What to do —
In the entries below, find the string "single" and return each line holding it.

Data —
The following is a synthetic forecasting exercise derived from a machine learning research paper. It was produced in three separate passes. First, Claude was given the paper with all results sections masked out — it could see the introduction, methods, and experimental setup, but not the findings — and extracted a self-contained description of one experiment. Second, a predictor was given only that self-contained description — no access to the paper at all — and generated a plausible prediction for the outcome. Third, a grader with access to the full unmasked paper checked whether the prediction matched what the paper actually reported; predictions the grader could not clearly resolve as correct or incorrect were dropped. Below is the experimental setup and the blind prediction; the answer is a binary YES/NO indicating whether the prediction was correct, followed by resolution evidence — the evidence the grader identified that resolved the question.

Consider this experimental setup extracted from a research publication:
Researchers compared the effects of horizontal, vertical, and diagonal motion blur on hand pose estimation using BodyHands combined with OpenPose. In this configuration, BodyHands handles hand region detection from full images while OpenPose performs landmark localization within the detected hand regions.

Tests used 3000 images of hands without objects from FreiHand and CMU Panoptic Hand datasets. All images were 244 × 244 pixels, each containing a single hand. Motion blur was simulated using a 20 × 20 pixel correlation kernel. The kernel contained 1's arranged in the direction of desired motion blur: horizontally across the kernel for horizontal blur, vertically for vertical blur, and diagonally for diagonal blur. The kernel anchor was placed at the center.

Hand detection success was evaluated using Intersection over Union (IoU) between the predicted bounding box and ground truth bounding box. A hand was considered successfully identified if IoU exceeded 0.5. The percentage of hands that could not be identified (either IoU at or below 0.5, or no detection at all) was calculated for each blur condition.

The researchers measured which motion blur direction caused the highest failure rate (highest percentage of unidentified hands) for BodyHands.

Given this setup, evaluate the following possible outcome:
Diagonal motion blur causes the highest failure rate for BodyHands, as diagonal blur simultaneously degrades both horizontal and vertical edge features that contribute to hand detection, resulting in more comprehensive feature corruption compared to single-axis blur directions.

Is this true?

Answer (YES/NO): YES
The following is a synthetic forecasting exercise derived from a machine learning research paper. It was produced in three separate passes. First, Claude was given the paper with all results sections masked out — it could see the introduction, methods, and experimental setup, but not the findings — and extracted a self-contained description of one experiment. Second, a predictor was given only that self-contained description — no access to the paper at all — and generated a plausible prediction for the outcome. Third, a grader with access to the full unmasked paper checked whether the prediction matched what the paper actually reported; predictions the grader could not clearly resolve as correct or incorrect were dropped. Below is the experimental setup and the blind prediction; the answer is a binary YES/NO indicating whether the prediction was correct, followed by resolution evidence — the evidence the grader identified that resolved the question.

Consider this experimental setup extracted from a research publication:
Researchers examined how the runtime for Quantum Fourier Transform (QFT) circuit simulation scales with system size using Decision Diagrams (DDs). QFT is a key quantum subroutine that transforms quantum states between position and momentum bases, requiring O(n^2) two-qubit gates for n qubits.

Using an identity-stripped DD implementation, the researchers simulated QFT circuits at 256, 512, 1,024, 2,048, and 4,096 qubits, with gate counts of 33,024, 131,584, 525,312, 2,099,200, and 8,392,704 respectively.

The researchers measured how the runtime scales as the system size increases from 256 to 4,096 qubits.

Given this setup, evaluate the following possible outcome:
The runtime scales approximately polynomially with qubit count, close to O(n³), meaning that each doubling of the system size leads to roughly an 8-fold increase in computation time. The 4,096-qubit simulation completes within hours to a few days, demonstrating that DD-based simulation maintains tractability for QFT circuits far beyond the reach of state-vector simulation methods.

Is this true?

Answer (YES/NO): NO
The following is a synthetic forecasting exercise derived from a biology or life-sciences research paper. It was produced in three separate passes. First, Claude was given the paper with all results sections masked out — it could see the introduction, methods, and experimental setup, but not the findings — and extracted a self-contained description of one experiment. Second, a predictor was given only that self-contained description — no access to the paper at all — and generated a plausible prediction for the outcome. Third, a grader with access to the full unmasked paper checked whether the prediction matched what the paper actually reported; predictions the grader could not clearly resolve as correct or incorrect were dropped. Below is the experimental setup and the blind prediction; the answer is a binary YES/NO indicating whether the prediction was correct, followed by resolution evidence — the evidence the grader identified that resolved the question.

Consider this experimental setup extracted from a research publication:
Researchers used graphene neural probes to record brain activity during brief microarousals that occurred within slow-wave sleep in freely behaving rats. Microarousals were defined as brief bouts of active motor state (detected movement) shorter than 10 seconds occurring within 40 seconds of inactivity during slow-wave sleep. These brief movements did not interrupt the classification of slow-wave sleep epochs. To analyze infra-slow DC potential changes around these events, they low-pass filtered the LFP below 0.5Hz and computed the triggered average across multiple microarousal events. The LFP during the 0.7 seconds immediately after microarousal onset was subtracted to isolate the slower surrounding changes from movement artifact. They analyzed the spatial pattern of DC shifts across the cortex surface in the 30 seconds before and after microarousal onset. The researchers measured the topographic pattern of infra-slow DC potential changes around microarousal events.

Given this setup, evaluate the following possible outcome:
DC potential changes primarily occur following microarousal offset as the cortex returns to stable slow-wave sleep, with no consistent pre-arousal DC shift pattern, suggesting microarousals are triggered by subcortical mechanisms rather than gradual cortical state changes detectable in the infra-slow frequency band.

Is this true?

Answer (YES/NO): NO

The completed task —
Tests used 3000 images of hands without objects from FreiHand and CMU Panoptic Hand datasets. All images were 244 × 244 pixels, each containing a single hand. Motion blur was simulated using a 20 × 20 pixel correlation kernel. The kernel contained 1's arranged in the direction of desired motion blur: horizontally across the kernel for horizontal blur, vertically for vertical blur, and diagonally for diagonal blur. The kernel anchor was placed at the center.
Diagonal motion blur causes the highest failure rate for BodyHands, as diagonal blur simultaneously degrades both horizontal and vertical edge features that contribute to hand detection, resulting in more comprehensive feature corruption compared to single-axis blur directions.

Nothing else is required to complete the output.